В искусстве Малевич — своего рода провозвестник космической эры, практическую подготовку которой уже начал Константин Циолковский, болезненный гений-самоучка из российской глубинки. Еще в 1892 г. он писал о научной возможности полета на Луну, а в 1903 г. приступил к продолжительной серии любительских запусков собственных небольших реактивных баллистических аппаратов. «Планета, — писал он, — есть колыбель разума, но нельзя вечно жить в колыбели»[1328].

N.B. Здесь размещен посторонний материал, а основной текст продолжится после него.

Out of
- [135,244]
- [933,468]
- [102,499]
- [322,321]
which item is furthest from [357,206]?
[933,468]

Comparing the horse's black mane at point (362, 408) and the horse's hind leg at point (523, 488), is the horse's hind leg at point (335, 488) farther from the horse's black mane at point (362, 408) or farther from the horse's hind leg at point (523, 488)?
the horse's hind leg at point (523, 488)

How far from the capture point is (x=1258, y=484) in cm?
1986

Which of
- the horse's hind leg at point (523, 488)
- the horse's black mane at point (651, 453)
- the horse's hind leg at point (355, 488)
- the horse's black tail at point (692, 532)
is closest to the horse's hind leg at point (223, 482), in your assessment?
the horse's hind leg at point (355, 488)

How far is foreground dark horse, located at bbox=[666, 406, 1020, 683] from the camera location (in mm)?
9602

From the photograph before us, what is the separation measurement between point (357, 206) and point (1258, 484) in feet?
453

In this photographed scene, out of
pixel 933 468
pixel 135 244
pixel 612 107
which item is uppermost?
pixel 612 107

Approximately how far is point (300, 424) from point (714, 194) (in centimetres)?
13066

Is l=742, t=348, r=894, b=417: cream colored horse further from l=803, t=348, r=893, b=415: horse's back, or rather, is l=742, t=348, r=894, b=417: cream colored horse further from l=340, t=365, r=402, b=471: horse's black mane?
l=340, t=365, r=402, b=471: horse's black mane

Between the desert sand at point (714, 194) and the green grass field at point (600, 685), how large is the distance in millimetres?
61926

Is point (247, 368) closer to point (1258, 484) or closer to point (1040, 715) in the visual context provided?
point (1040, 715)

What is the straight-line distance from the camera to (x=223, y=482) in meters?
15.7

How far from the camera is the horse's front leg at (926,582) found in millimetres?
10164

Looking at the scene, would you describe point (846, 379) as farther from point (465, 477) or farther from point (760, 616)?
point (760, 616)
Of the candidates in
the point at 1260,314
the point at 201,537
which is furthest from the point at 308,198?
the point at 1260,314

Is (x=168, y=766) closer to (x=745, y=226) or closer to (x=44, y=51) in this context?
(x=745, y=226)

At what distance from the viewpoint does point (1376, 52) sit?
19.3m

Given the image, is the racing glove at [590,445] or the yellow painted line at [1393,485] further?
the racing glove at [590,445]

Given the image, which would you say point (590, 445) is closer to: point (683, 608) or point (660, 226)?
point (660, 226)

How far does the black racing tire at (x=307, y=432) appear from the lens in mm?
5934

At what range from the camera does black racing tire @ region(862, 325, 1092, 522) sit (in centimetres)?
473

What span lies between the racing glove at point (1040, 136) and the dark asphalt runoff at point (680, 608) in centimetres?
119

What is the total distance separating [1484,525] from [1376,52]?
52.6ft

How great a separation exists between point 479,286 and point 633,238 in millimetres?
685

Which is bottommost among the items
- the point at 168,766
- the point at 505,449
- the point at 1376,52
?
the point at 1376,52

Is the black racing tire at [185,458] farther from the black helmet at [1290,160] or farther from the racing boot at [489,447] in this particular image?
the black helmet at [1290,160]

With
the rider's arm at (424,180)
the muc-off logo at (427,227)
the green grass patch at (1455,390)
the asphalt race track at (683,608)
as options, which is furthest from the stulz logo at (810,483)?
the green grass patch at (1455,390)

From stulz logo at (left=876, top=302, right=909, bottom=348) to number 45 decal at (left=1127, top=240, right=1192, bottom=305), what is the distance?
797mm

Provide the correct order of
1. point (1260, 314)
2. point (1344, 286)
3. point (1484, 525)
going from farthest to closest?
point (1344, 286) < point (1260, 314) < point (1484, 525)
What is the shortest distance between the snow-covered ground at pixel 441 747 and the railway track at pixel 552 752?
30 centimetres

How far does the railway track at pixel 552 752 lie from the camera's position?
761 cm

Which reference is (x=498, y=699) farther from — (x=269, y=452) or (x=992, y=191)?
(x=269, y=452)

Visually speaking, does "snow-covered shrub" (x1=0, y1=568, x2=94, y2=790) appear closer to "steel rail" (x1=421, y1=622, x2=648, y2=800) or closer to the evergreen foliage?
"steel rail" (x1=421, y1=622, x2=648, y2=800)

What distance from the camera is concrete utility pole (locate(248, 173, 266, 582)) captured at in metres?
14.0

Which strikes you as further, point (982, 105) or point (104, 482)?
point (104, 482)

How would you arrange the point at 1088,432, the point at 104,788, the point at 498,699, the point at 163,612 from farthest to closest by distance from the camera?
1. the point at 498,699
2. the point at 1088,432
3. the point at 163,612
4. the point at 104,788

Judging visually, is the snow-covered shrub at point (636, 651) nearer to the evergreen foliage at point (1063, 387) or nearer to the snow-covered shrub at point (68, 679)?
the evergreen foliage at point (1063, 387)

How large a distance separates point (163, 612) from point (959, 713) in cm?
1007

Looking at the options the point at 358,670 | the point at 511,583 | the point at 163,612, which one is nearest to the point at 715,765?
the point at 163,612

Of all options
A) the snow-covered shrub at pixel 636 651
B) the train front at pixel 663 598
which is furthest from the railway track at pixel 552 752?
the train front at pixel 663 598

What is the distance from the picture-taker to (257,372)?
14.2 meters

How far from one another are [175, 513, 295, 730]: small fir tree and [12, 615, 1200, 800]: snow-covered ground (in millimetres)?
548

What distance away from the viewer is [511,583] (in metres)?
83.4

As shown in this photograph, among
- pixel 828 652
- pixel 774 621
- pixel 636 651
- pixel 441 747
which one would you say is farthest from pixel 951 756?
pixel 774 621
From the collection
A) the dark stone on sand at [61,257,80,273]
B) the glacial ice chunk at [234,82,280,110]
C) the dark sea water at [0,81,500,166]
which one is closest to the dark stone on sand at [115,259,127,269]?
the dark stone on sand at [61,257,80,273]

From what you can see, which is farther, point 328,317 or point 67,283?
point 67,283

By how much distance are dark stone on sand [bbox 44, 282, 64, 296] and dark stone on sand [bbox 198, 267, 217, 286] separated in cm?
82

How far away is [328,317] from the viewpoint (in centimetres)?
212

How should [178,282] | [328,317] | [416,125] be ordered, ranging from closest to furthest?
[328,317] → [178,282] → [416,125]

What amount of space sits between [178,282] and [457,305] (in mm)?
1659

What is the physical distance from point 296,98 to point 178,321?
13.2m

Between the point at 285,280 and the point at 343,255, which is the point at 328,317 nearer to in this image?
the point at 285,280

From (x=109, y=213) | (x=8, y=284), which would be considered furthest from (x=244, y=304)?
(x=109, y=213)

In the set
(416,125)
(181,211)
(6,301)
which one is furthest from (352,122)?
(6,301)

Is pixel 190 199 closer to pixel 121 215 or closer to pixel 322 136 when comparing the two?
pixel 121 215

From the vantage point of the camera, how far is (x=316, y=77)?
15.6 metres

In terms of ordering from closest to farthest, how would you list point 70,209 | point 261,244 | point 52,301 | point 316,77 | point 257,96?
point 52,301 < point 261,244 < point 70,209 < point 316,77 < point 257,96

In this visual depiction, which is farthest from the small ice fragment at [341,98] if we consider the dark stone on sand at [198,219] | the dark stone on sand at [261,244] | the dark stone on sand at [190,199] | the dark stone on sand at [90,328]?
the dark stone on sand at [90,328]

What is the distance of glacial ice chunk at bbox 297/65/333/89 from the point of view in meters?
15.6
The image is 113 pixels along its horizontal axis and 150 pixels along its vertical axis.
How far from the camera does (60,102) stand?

В России XX в. космос все больше вытеснял символ моря со всеми его оттенками очищения, избавления от обыденности и уничтожения человеческого «я». Русские Прометеи говорили уже не о ковчеге завета и не о корабле в открытом море, но о новом летательном аппарате, который унесет их в космическое пространство. После цикла «белое на белом» (1918) Малевич без малого десять лет ничего не писал, занимаясь исключительно дизайном и так называемой «идеализированной архитектурой» — проектами жилых дворцов грядущего, которым он дал имя планиты (от «аэроплан»). Единственный серьезный соперник Малевича в художественном авангарде 1920-х гг., Владимир Татлин с его доктриной утилитарного «конструктивизма» и требованием нового живого искусства «реальных материалов в реальном пространстве», был безусловно много более приземленным. Однако и в творчестве Татлина сквозила прометеевская жажда ринуться в пространство и овладеть им. Его трехмерные конструкции все больше обретали устремленные ввысь, крылатые очертания, как бы стремясь порвать тросы, привязывающие их к земле. Последние тридцать лет своей жизни Татлин занимался преимущественно проектом причудливого нового планёра, похожего на гигантское насекомое и названного Летатлин, гибрид из «летать» и собственной его фамилии[1329].
Первые три десятилетия XX в. в России — период, когда традиционные соотнесенности во многом казались непригодными. Как заявлял в своем «Апофеозе беспочвенности» (1905) Лев Шестов, философ и будущий популяризатор Кьеркегора в России: «…только одно утверждение имеет и может иметь объективное значение: в мире нет ничего невозможного»[1330]. Цитируя название футуристской антологии 1912 г.[1331], можно сказать, что люди верили в земной «мир без конца». Последователи Федорова продолжали верить в научную возможность воскрешения мертвых; Мечников утверждал, что с помощью диеты на основе простокваши можно продлить жизнь до бесконечности, а странный роман самого популярного в 20-е гг. писателя, Михаила Зощенко, — «Возвращенная молодость» (1933) — был как бы заключительной прометеевской интерпретацией легенды о Фаусте, повествуя о старом профессоре, уверенном, что он вернет себе молодость просто упражнением воли[1332].